● **YOUR TASK**
Go through the entries below and write each one out exactly.

● **TASK INPUT**
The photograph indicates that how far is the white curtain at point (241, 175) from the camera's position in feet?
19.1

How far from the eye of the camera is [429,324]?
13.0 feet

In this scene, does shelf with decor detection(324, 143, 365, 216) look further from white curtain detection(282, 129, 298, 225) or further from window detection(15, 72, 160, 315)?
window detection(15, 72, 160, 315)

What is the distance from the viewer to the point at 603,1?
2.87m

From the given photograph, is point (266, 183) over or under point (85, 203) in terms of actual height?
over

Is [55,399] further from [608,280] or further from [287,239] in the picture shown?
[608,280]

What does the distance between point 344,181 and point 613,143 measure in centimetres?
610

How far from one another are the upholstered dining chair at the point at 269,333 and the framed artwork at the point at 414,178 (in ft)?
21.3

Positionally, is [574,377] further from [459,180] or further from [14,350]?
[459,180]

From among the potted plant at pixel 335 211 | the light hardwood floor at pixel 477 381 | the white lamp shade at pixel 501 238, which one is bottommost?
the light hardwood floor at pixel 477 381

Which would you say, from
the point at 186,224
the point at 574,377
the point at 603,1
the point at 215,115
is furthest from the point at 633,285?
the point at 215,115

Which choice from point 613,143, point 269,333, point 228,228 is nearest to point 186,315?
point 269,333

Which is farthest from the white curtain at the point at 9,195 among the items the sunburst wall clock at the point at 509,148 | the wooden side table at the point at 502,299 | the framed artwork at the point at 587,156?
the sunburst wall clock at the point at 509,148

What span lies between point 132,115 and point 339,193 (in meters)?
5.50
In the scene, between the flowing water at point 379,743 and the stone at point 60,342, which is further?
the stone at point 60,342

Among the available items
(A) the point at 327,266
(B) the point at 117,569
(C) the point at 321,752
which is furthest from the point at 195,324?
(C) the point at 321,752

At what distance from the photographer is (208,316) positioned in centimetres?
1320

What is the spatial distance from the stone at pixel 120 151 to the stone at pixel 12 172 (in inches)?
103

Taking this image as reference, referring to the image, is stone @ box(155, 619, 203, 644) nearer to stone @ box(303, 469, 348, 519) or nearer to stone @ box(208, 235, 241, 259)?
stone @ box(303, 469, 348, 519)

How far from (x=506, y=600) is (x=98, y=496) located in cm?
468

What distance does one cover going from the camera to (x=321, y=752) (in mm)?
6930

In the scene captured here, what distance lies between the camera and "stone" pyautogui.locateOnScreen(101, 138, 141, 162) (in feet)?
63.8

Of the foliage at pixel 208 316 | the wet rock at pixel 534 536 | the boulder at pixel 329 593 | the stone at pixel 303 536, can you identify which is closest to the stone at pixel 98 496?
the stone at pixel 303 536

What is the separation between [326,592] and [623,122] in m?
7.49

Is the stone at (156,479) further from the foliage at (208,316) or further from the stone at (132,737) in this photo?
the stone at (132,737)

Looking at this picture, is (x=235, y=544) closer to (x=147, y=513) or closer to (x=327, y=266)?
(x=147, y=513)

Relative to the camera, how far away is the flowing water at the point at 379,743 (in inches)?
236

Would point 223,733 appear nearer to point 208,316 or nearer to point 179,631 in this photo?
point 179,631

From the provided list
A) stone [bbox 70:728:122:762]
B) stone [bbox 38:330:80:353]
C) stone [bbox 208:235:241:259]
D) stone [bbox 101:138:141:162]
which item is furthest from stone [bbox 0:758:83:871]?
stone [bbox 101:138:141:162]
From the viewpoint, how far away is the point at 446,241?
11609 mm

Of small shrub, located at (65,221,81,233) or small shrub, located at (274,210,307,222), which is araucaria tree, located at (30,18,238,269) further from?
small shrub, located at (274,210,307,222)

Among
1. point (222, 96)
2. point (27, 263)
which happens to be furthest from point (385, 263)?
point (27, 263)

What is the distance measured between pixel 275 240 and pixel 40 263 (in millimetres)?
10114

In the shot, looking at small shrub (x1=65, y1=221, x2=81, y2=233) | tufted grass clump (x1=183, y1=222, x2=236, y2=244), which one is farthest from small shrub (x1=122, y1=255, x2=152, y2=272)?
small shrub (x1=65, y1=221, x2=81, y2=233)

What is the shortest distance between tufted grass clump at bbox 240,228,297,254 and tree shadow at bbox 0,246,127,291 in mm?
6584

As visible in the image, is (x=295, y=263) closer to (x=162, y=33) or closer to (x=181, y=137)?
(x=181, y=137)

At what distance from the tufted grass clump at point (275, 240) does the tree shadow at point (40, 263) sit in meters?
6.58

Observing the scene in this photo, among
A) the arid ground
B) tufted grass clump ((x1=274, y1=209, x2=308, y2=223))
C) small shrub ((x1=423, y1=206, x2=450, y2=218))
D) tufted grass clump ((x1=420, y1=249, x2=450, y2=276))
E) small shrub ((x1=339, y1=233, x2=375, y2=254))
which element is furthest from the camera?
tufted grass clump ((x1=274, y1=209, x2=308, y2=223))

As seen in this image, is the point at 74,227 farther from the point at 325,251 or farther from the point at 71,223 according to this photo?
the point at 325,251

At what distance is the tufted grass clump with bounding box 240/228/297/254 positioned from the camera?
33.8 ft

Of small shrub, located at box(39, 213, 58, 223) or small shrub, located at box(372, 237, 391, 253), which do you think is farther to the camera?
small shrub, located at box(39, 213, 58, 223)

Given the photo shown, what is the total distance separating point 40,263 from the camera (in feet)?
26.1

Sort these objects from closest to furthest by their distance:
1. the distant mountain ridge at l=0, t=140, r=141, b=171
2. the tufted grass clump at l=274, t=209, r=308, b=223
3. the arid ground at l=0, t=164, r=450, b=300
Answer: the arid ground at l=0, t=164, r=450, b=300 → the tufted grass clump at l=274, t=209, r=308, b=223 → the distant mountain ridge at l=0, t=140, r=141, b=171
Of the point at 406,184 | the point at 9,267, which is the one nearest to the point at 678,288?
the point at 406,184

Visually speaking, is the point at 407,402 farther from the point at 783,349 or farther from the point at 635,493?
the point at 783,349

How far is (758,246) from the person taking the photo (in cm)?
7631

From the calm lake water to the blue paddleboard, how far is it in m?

● **FINISHED TASK**
The photograph indicates that how far is the white curtain at point (241, 175) from the camera's position in feet?
19.1

How far from the eye of the camera is [429,324]?
13.0 feet

In this scene, does shelf with decor detection(324, 143, 365, 216) look further from white curtain detection(282, 129, 298, 225) or further from window detection(15, 72, 160, 315)?
window detection(15, 72, 160, 315)

What is the distance from the viewer to the point at 603,1?
2.87m

From the given photograph, is point (266, 183) over or under point (85, 203) in terms of actual height?
over

Is [55,399] further from [608,280] or further from [287,239] in the picture shown?
[608,280]

What does the distance between point 344,181 and point 613,143 measure in centimetres?
610

How far from one another are the upholstered dining chair at the point at 269,333 and the framed artwork at the point at 414,178 (in ft)?
21.3

Positionally, is [574,377] further from [459,180] or further from [14,350]?
[459,180]

From among the potted plant at pixel 335 211 | the light hardwood floor at pixel 477 381 | the white lamp shade at pixel 501 238, which one is bottommost?
the light hardwood floor at pixel 477 381

Which would you say, from
the point at 186,224
the point at 574,377
the point at 603,1
the point at 215,115
is furthest from the point at 633,285?
the point at 215,115

Which choice from point 613,143, point 269,333, point 228,228 is nearest to point 186,315?
point 269,333

Which is farthest from the white curtain at the point at 9,195 among the items the sunburst wall clock at the point at 509,148 | the wooden side table at the point at 502,299 | the framed artwork at the point at 587,156?
the sunburst wall clock at the point at 509,148

What span lies between point 132,115 and point 339,193 (in meters)?
5.50
In the scene, between the flowing water at point 379,743 and the stone at point 60,342, which is further?
the stone at point 60,342

Among the available items
(A) the point at 327,266
(B) the point at 117,569
(C) the point at 321,752
which is furthest from the point at 195,324?
(C) the point at 321,752

At what distance from the photographer is (208,316) positioned in centimetres?
1320

What is the spatial distance from the stone at pixel 120 151 to the stone at pixel 12 172 (in inches)?
103

Taking this image as reference, referring to the image, is stone @ box(155, 619, 203, 644) nearer to stone @ box(303, 469, 348, 519) or nearer to stone @ box(208, 235, 241, 259)?
stone @ box(303, 469, 348, 519)

How far from (x=506, y=600) is (x=98, y=496) located in cm?
468

What distance does one cover going from the camera to (x=321, y=752) (in mm)?
6930

In the scene captured here, what distance lies between the camera and "stone" pyautogui.locateOnScreen(101, 138, 141, 162) (in feet)?
63.8

Of the foliage at pixel 208 316 | the wet rock at pixel 534 536 | the boulder at pixel 329 593 | the stone at pixel 303 536, can you identify which is closest to the stone at pixel 98 496?
the stone at pixel 303 536

What is the separation between [326,592] and [623,122] in m?
7.49

Is the stone at (156,479) further from the foliage at (208,316) or further from the stone at (132,737) in this photo?
the stone at (132,737)

Looking at this picture, is (x=235, y=544) closer to (x=147, y=513) or closer to (x=327, y=266)?
(x=147, y=513)

Relative to the camera, how far away is the flowing water at the point at 379,743 (in inches)?
236

Would point 223,733 appear nearer to point 208,316 or nearer to point 179,631 in this photo?
point 179,631

From the provided list
A) stone [bbox 70:728:122:762]
B) stone [bbox 38:330:80:353]
C) stone [bbox 208:235:241:259]
D) stone [bbox 101:138:141:162]
which item is furthest from stone [bbox 0:758:83:871]?
stone [bbox 101:138:141:162]
From the viewpoint, how far away is the point at 446,241?
11609 mm

Of small shrub, located at (65,221,81,233) or small shrub, located at (274,210,307,222), which is araucaria tree, located at (30,18,238,269) further from?
small shrub, located at (274,210,307,222)

Among
1. point (222, 96)
2. point (27, 263)
which happens to be furthest from point (385, 263)?
point (27, 263)

What is the distance measured between pixel 275 240 and pixel 40 263 (in millimetres)?
10114

In the shot, looking at small shrub (x1=65, y1=221, x2=81, y2=233) | tufted grass clump (x1=183, y1=222, x2=236, y2=244), which one is farthest from small shrub (x1=122, y1=255, x2=152, y2=272)?
small shrub (x1=65, y1=221, x2=81, y2=233)

What is the shortest distance between tufted grass clump at bbox 240,228,297,254 and tree shadow at bbox 0,246,127,291 in mm?
6584

As visible in the image, is (x=295, y=263) closer to (x=162, y=33) or closer to (x=181, y=137)?
(x=181, y=137)

At what distance from the tufted grass clump at point (275, 240) does the tree shadow at point (40, 263) sit in meters?
6.58

Observing the scene in this photo, among
A) the arid ground
B) tufted grass clump ((x1=274, y1=209, x2=308, y2=223))
C) small shrub ((x1=423, y1=206, x2=450, y2=218))
D) tufted grass clump ((x1=420, y1=249, x2=450, y2=276))
E) small shrub ((x1=339, y1=233, x2=375, y2=254))
which element is furthest from the camera?
tufted grass clump ((x1=274, y1=209, x2=308, y2=223))

As seen in this image, is the point at 74,227 farther from the point at 325,251 or farther from the point at 71,223 according to this photo?
the point at 325,251

At what distance is the tufted grass clump with bounding box 240/228/297/254 positioned from the camera?
33.8 ft

Of small shrub, located at box(39, 213, 58, 223) or small shrub, located at box(372, 237, 391, 253), which do you think is farther to the camera?
small shrub, located at box(39, 213, 58, 223)

Given the photo shown, what is the total distance separating point 40,263 from the camera (in feet)?
26.1

Sort these objects from closest to furthest by their distance:
1. the distant mountain ridge at l=0, t=140, r=141, b=171
2. the tufted grass clump at l=274, t=209, r=308, b=223
3. the arid ground at l=0, t=164, r=450, b=300
Answer: the arid ground at l=0, t=164, r=450, b=300 → the tufted grass clump at l=274, t=209, r=308, b=223 → the distant mountain ridge at l=0, t=140, r=141, b=171
Of the point at 406,184 | the point at 9,267, which is the one nearest to the point at 678,288?
the point at 406,184

Visually speaking, is the point at 407,402 farther from the point at 783,349 or farther from the point at 635,493?
the point at 783,349

How far is (758,246) from the person taking the photo (in cm)?
7631

From the calm lake water to the blue paddleboard, how far is it in m?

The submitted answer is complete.